▶ _EXTRAIT PRÉSENTÉ_
Depuis plus d’une semaine, que l’ancien Premier ministre Moussa Mara a décidé de rompre le silence en parlant ouvertement et publiquement de la visite mouvementée qu’il a effectuée à Kidal le 17 mai 2014, les sites et réseaux sociaux font de cette sortie inattendue, leur choux gras, comme on peut le constater sur facebook et diasporAction.fr. Pour Moussa Mara c’est « en tant que Premier ministre agissant sur instructions du Chef de l’État » qu’il s’est rendu à Kidal.
« Je n’interviens pas souvent mais, quelques fois, cela s’avère nécessaire, comme dans le cas présent au sujet des débats sur Kidal et mon déplacement dans cette région », écrit l’ancien Premier ministre Moussa Mara.
Dans un texte à l’ossature de six points, Moussa Mara assène ce qu’il avait sur le cœur, à l’allure de celui qui juge qu’il a raison, sur un évènement qui enfle la polémique, la désapprobation, et souvent la révolte : la visite à Kidal du chef du gouvernement malien le 17 mai 2014, qui a occasionné des affrontements sanglant entre les forces armées maliennes et les groupes armés, faisant des victimes en vies humaines.

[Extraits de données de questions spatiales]
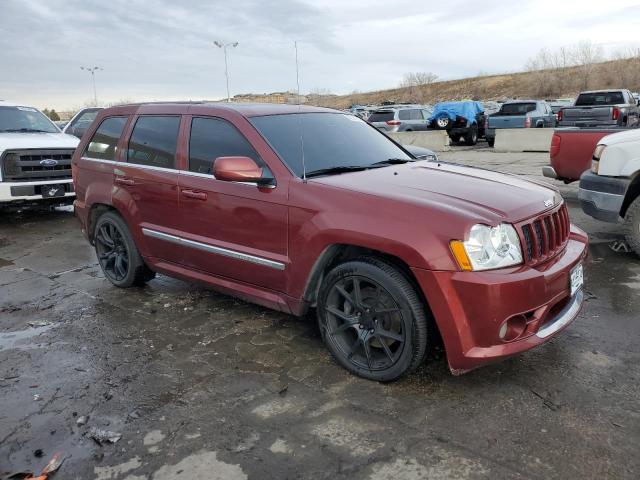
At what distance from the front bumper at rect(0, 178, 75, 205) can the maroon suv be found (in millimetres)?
4246

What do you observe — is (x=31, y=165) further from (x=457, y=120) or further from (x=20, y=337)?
(x=457, y=120)

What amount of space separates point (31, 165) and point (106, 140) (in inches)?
166

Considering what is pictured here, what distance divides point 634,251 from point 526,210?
10.6ft

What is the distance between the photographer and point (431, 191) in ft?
11.0

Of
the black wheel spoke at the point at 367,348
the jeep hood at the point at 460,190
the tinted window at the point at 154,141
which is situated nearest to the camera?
the jeep hood at the point at 460,190

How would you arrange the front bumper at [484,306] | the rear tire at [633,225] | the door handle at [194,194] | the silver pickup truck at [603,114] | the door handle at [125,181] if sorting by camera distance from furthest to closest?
1. the silver pickup truck at [603,114]
2. the rear tire at [633,225]
3. the door handle at [125,181]
4. the door handle at [194,194]
5. the front bumper at [484,306]

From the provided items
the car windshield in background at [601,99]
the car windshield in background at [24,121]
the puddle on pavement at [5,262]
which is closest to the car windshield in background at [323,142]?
the puddle on pavement at [5,262]

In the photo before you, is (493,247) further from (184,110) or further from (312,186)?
(184,110)

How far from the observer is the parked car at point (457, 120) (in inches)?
860

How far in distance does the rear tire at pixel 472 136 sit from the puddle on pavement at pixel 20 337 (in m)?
20.0

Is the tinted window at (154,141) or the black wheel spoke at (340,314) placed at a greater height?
the tinted window at (154,141)

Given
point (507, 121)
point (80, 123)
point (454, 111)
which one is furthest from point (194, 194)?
point (454, 111)

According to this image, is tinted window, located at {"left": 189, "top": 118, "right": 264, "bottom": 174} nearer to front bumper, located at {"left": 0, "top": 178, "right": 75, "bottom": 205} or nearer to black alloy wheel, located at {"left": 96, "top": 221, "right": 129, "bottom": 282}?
black alloy wheel, located at {"left": 96, "top": 221, "right": 129, "bottom": 282}

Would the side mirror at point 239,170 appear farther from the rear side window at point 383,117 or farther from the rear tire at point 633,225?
the rear side window at point 383,117
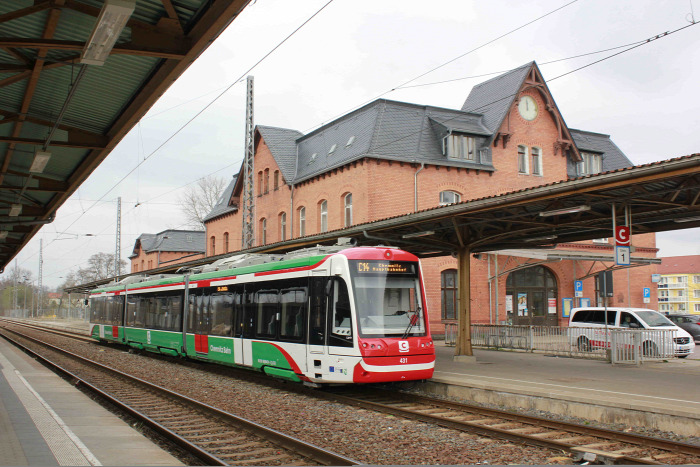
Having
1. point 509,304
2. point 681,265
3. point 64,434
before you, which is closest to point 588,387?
point 64,434

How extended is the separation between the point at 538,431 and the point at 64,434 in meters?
6.59

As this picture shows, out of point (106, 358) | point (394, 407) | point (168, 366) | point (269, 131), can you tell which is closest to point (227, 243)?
point (269, 131)

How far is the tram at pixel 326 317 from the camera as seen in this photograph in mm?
12141

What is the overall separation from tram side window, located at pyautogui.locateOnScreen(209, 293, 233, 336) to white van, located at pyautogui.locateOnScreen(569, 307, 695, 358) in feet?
35.6

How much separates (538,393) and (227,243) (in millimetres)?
37849

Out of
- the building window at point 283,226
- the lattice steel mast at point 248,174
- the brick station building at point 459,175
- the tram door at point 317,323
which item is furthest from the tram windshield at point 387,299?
the building window at point 283,226

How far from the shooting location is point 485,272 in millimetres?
32625

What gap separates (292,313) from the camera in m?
13.6

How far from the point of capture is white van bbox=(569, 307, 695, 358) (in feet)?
60.6

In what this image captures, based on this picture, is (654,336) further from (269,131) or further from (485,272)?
(269,131)

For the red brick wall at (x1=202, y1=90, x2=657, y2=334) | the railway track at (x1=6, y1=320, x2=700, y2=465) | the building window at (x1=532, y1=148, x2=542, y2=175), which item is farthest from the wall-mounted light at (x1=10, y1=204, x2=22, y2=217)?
the building window at (x1=532, y1=148, x2=542, y2=175)

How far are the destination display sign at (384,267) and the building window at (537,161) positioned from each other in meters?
24.0

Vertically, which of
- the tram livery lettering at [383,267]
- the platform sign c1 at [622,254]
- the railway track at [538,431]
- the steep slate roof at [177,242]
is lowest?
the railway track at [538,431]

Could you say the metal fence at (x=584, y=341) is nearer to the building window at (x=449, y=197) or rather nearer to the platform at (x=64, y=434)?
the building window at (x=449, y=197)
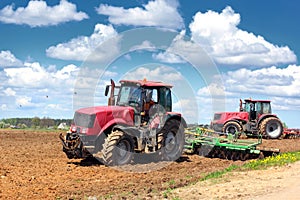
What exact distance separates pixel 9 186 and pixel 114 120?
4.18m

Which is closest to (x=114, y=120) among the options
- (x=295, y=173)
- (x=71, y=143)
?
(x=71, y=143)

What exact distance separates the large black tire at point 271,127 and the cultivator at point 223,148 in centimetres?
951

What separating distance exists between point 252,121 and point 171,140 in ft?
44.3

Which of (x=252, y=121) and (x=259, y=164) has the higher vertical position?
(x=252, y=121)

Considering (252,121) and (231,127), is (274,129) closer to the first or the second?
(252,121)

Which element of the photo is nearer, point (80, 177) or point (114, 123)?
point (80, 177)

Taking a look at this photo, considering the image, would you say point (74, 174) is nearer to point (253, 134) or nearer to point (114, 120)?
point (114, 120)

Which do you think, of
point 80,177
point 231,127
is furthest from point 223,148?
point 231,127

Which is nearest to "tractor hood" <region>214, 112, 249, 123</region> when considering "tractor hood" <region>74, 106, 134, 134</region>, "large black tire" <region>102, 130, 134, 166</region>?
"tractor hood" <region>74, 106, 134, 134</region>

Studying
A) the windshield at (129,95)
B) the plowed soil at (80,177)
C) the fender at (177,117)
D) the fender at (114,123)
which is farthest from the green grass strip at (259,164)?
the windshield at (129,95)

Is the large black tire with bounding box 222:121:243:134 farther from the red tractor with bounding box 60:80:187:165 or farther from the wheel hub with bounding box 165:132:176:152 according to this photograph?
the wheel hub with bounding box 165:132:176:152

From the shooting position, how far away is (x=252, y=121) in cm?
2705

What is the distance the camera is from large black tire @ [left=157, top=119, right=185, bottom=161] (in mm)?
14305

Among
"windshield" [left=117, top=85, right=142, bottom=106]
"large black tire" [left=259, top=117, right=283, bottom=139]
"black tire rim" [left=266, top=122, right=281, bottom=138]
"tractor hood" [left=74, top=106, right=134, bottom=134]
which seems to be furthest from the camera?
"black tire rim" [left=266, top=122, right=281, bottom=138]
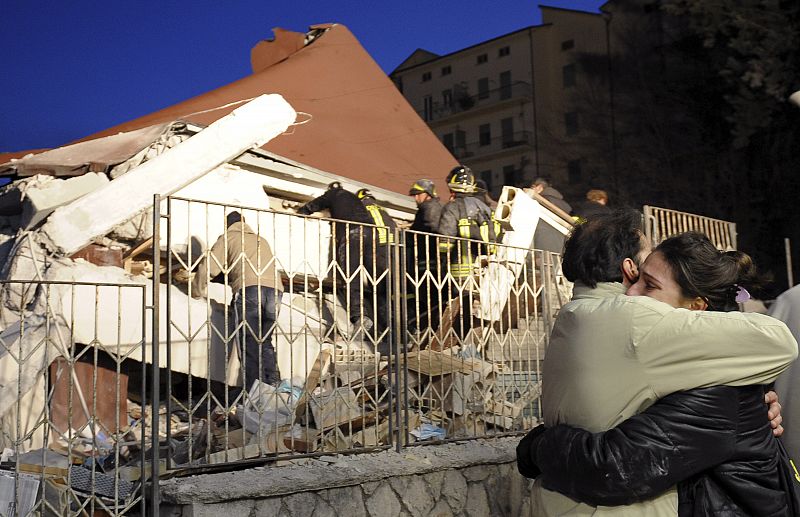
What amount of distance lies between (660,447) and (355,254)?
4906 mm

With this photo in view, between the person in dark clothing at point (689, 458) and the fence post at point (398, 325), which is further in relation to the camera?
the fence post at point (398, 325)

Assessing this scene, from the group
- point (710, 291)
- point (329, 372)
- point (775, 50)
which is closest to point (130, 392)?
point (329, 372)

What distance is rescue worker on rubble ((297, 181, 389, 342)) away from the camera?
533cm

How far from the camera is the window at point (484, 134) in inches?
1852

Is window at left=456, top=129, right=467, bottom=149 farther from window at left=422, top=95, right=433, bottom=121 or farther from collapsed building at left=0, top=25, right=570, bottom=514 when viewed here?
collapsed building at left=0, top=25, right=570, bottom=514

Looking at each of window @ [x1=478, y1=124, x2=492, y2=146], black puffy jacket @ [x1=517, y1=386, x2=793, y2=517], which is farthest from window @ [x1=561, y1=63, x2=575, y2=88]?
black puffy jacket @ [x1=517, y1=386, x2=793, y2=517]

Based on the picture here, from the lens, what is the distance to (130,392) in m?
6.96

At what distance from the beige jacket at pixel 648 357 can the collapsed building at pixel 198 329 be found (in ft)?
8.04

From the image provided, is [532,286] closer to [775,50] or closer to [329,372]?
[329,372]

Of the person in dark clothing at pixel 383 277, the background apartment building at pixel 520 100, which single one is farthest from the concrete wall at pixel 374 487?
the background apartment building at pixel 520 100

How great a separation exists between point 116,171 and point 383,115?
5953 millimetres

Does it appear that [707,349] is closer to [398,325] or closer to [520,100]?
[398,325]

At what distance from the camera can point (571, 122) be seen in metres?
38.3

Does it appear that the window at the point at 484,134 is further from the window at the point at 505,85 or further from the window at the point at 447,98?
the window at the point at 447,98
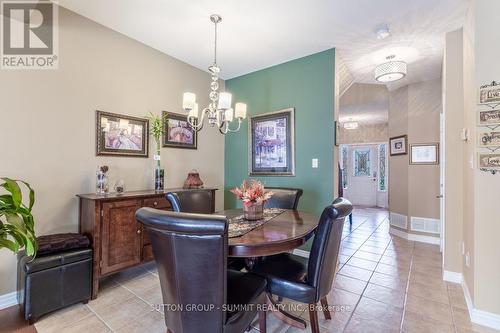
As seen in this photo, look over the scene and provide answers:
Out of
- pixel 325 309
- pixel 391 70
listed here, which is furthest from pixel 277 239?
pixel 391 70

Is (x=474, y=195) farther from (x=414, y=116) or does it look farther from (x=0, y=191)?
(x=0, y=191)

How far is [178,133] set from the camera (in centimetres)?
347

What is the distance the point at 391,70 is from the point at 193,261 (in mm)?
3401

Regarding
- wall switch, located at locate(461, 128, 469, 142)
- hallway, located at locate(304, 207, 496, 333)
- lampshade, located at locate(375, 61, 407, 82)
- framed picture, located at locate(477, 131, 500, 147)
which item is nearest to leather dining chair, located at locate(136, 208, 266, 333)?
hallway, located at locate(304, 207, 496, 333)

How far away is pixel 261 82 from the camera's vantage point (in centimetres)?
381

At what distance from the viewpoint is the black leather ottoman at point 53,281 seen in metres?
1.83

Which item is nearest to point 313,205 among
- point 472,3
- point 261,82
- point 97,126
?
point 261,82

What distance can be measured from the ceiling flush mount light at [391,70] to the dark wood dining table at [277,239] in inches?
93.5

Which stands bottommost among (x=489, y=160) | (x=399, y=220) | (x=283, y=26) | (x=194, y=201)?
(x=399, y=220)

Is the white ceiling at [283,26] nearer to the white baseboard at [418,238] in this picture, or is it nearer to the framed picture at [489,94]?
the framed picture at [489,94]

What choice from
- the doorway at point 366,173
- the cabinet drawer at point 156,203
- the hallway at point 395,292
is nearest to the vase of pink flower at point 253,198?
the hallway at point 395,292

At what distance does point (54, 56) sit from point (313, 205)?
134 inches

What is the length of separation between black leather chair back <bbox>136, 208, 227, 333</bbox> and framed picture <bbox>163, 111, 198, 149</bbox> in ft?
7.65

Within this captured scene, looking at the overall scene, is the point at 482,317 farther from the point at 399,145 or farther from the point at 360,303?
the point at 399,145
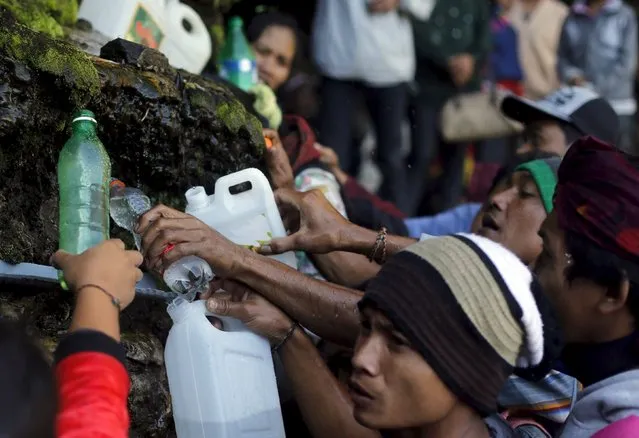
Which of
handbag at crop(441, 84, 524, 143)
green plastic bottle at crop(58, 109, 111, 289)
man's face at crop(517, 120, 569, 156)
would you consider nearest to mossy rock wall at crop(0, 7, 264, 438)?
green plastic bottle at crop(58, 109, 111, 289)

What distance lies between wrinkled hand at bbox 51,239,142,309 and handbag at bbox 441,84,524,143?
574cm

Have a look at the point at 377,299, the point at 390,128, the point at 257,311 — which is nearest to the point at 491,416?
the point at 377,299

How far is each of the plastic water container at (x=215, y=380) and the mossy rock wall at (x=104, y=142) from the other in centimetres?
40

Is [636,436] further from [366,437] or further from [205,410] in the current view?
[205,410]

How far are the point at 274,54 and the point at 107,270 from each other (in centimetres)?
438

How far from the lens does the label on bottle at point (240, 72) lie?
5.85 meters

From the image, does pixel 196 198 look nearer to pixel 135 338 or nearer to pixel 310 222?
pixel 310 222

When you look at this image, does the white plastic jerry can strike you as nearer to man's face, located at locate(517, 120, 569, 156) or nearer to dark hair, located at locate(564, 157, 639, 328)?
dark hair, located at locate(564, 157, 639, 328)

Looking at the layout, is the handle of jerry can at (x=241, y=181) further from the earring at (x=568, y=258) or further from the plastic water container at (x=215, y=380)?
the earring at (x=568, y=258)

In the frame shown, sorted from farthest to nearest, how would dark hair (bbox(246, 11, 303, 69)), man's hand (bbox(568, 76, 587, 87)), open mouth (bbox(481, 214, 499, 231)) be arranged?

▶ _SÉRIE D'EXERCICES_
A) Reprenez l'extrait sur Moussa Mara en commençant à « Depuis plus d’une » et en terminant à « ministre Moussa Mara. », et substituez « Gao » à « Kidal ».
B) Relevez tout ce que, selon l'extrait sur Moussa Mara, l'évènement du 17 mai 2014 fait enfler.

▶ _CORRIGÉ_
A)
Depuis plus d’une semaine, que l’ancien Premier ministre Moussa Mara a décidé de rompre le silence en parlant ouvertement et publiquement de la visite mouvementée qu’il a effectuée à Gao le 17 mai 2014, les sites et réseaux sociaux font de cette sortie inattendue, leur choux gras, comme on peut le constater sur facebook et diasporAction.fr. Pour Moussa Mara c’est « en tant que Premier ministre agissant sur instructions du Chef de l’État » qu’il s’est rendu à Gao.
« Je n’interviens pas souvent mais, quelques fois, cela s’avère nécessaire, comme dans le cas présent au sujet des débats sur Gao et mon déplacement dans cette région », écrit l’ancien Premier ministre Moussa Mara.

B) la polémique, la désapprobation, la révolte